#### Task
Please output exactly the part of the records below that opens with the line containing "common name: topi" and closes with the line containing "common name: gray fox", both lines included, and nothing else.

Dataset excerpts:
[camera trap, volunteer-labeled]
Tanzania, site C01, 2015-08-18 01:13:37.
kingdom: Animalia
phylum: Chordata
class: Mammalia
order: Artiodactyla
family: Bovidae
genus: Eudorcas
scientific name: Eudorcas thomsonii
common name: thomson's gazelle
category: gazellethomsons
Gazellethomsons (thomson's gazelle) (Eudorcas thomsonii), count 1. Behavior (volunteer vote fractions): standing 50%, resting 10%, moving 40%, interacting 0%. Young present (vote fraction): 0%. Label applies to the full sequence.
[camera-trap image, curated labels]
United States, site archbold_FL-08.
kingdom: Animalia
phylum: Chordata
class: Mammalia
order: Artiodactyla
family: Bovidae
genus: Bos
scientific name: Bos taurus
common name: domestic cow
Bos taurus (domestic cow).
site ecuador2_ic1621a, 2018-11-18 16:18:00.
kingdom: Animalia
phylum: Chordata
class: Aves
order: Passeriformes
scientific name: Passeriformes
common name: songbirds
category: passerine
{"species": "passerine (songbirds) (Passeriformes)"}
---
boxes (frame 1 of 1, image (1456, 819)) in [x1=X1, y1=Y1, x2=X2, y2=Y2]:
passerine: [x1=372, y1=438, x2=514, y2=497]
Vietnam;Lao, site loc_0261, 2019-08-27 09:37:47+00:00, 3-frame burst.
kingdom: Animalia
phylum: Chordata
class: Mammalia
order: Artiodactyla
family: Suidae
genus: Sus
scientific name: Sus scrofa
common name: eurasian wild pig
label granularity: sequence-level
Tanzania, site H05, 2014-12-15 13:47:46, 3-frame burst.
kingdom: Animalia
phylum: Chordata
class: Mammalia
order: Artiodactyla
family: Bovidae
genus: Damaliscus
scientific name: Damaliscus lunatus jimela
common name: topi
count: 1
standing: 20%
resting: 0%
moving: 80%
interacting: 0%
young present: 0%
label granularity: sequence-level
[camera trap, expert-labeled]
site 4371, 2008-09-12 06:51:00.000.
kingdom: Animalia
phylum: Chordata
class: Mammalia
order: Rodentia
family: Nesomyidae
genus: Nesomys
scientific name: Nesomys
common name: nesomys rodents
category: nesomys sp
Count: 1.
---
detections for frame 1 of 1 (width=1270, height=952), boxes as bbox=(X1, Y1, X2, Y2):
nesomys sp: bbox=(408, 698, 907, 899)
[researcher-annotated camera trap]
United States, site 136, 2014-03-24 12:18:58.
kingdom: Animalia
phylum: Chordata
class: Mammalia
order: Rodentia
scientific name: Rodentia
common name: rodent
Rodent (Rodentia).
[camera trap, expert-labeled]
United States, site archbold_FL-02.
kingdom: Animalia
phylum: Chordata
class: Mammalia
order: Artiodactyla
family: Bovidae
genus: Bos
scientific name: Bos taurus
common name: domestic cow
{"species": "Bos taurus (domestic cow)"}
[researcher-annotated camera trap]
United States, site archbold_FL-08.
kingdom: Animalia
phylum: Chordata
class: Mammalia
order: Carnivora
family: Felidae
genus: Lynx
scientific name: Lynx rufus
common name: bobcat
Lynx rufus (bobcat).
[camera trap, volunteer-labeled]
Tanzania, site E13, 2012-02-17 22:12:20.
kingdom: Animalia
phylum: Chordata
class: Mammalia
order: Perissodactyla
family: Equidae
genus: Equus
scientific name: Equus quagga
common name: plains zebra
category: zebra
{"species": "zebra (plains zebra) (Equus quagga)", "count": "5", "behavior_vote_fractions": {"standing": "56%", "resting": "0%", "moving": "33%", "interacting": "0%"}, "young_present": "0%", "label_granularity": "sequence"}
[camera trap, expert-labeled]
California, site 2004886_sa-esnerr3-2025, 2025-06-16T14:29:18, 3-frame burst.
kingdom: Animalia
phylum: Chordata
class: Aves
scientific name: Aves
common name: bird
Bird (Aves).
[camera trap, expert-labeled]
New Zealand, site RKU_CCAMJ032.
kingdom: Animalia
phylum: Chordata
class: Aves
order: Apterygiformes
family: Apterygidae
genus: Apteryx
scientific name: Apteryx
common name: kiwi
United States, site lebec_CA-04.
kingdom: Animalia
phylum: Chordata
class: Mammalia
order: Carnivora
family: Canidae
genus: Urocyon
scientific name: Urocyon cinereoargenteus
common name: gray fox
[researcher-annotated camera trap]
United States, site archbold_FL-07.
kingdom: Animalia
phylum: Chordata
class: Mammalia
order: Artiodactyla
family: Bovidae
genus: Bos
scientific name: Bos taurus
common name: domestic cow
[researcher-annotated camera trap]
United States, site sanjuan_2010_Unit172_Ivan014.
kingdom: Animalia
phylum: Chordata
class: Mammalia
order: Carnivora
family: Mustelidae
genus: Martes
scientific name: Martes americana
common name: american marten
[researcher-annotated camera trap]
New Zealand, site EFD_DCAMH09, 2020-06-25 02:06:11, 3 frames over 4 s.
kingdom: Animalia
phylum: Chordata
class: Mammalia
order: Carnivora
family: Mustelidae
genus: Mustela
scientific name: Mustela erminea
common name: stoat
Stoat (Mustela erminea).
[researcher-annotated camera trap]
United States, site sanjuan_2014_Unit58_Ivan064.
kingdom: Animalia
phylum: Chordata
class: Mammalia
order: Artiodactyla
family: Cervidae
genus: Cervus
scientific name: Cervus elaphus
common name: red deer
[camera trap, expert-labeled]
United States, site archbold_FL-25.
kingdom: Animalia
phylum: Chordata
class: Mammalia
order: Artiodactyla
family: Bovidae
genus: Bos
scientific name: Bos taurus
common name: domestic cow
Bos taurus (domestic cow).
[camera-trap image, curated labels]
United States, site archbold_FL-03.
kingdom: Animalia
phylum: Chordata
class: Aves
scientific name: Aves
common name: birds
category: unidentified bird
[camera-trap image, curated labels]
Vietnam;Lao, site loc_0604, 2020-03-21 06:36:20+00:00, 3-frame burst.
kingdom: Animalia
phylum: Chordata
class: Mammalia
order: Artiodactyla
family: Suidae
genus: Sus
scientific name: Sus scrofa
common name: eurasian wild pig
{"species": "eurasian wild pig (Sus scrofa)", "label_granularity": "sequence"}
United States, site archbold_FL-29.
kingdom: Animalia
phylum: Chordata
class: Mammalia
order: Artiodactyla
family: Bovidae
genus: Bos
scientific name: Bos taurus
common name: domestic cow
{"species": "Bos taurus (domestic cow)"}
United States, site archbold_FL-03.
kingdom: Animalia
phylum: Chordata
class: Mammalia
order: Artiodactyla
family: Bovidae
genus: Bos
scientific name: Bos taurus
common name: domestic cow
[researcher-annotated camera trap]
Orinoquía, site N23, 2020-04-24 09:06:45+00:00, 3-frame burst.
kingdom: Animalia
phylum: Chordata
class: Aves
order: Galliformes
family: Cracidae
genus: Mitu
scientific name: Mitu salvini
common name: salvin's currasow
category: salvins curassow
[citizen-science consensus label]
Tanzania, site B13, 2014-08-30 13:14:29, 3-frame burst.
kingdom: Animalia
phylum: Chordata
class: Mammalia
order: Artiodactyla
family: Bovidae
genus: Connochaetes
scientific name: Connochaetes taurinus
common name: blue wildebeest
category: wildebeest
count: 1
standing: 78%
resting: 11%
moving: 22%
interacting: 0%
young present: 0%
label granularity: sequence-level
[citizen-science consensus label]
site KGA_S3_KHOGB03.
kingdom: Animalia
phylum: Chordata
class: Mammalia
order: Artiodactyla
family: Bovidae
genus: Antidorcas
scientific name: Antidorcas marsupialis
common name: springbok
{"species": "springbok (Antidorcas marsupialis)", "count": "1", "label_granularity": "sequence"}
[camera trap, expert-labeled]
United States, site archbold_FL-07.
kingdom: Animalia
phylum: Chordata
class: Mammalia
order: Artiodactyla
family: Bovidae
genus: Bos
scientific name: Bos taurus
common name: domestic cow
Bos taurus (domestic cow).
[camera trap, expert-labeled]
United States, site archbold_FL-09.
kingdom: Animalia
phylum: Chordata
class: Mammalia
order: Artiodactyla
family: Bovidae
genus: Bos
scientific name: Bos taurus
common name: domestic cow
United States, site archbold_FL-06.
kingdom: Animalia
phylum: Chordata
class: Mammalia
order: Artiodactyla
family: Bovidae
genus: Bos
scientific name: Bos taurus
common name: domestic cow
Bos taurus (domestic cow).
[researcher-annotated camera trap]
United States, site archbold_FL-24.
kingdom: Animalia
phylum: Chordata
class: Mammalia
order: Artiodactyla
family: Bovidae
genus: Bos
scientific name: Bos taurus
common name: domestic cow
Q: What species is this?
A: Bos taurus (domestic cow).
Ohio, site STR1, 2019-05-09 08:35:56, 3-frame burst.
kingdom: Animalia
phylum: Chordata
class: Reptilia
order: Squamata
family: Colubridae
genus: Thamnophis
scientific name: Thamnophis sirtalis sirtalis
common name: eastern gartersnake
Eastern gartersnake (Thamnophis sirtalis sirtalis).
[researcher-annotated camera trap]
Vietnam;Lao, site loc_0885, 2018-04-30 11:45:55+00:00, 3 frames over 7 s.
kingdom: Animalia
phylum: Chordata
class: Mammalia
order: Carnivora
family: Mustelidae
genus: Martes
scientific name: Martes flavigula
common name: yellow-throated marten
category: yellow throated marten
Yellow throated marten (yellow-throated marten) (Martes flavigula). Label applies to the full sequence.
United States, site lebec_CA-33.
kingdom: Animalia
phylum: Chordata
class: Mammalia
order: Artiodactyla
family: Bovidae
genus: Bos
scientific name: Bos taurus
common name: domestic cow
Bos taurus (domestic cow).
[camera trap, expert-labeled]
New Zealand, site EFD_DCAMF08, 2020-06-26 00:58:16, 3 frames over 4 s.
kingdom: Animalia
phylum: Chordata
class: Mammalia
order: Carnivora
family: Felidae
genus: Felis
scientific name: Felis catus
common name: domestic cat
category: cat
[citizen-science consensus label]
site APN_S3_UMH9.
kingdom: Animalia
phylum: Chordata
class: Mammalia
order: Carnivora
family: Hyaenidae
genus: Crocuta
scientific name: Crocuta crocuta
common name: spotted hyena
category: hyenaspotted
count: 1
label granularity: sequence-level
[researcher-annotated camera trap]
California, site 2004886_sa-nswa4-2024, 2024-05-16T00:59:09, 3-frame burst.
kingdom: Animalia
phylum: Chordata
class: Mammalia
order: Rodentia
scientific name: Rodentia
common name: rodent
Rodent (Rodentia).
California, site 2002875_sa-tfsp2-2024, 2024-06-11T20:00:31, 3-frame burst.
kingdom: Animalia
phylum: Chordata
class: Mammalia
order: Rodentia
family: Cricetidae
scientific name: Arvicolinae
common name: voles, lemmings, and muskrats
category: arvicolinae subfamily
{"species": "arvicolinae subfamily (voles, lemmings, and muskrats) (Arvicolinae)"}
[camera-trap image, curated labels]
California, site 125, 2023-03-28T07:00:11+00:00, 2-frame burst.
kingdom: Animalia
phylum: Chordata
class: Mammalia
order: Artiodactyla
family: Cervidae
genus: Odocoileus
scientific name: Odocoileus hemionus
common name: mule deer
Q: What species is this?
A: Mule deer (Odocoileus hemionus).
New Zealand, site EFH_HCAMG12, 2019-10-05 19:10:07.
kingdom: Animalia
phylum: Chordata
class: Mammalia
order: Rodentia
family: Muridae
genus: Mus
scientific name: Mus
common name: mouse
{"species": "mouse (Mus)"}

#### Output for this exercise
common name: topi
count: 1
standing: 20%
resting: 0%
moving: 80%
interacting: 0%
young present: 0%
label granularity: sequence-level
[camera trap, expert-labeled]
site 4371, 2008-09-12 06:51:00.000.
kingdom: Animalia
phylum: Chordata
class: Mammalia
order: Rodentia
family: Nesomyidae
genus: Nesomys
scientific name: Nesomys
common name: nesomys rodents
category: nesomys sp
Count: 1.
---
detections for frame 1 of 1 (width=1270, height=952), boxes as bbox=(X1, Y1, X2, Y2):
nesomys sp: bbox=(408, 698, 907, 899)
[researcher-annotated camera trap]
United States, site 136, 2014-03-24 12:18:58.
kingdom: Animalia
phylum: Chordata
class: Mammalia
order: Rodentia
scientific name: Rodentia
common name: rodent
Rodent (Rodentia).
[camera trap, expert-labeled]
United States, site archbold_FL-02.
kingdom: Animalia
phylum: Chordata
class: Mammalia
order: Artiodactyla
family: Bovidae
genus: Bos
scientific name: Bos taurus
common name: domestic cow
{"species": "Bos taurus (domestic cow)"}
[researcher-annotated camera trap]
United States, site archbold_FL-08.
kingdom: Animalia
phylum: Chordata
class: Mammalia
order: Carnivora
family: Felidae
genus: Lynx
scientific name: Lynx rufus
common name: bobcat
Lynx rufus (bobcat).
[camera trap, volunteer-labeled]
Tanzania, site E13, 2012-02-17 22:12:20.
kingdom: Animalia
phylum: Chordata
class: Mammalia
order: Perissodactyla
family: Equidae
genus: Equus
scientific name: Equus quagga
common name: plains zebra
category: zebra
{"species": "zebra (plains zebra) (Equus quagga)", "count": "5", "behavior_vote_fractions": {"standing": "56%", "resting": "0%", "moving": "33%", "interacting": "0%"}, "young_present": "0%", "label_granularity": "sequence"}
[camera trap, expert-labeled]
California, site 2004886_sa-esnerr3-2025, 2025-06-16T14:29:18, 3-frame burst.
kingdom: Animalia
phylum: Chordata
class: Aves
scientific name: Aves
common name: bird
Bird (Aves).
[camera trap, expert-labeled]
New Zealand, site RKU_CCAMJ032.
kingdom: Animalia
phylum: Chordata
class: Aves
order: Apterygiformes
family: Apterygidae
genus: Apteryx
scientific name: Apteryx
common name: kiwi
United States, site lebec_CA-04.
kingdom: Animalia
phylum: Chordata
class: Mammalia
order: Carnivora
family: Canidae
genus: Urocyon
scientific name: Urocyon cinereoargenteus
common name: gray fox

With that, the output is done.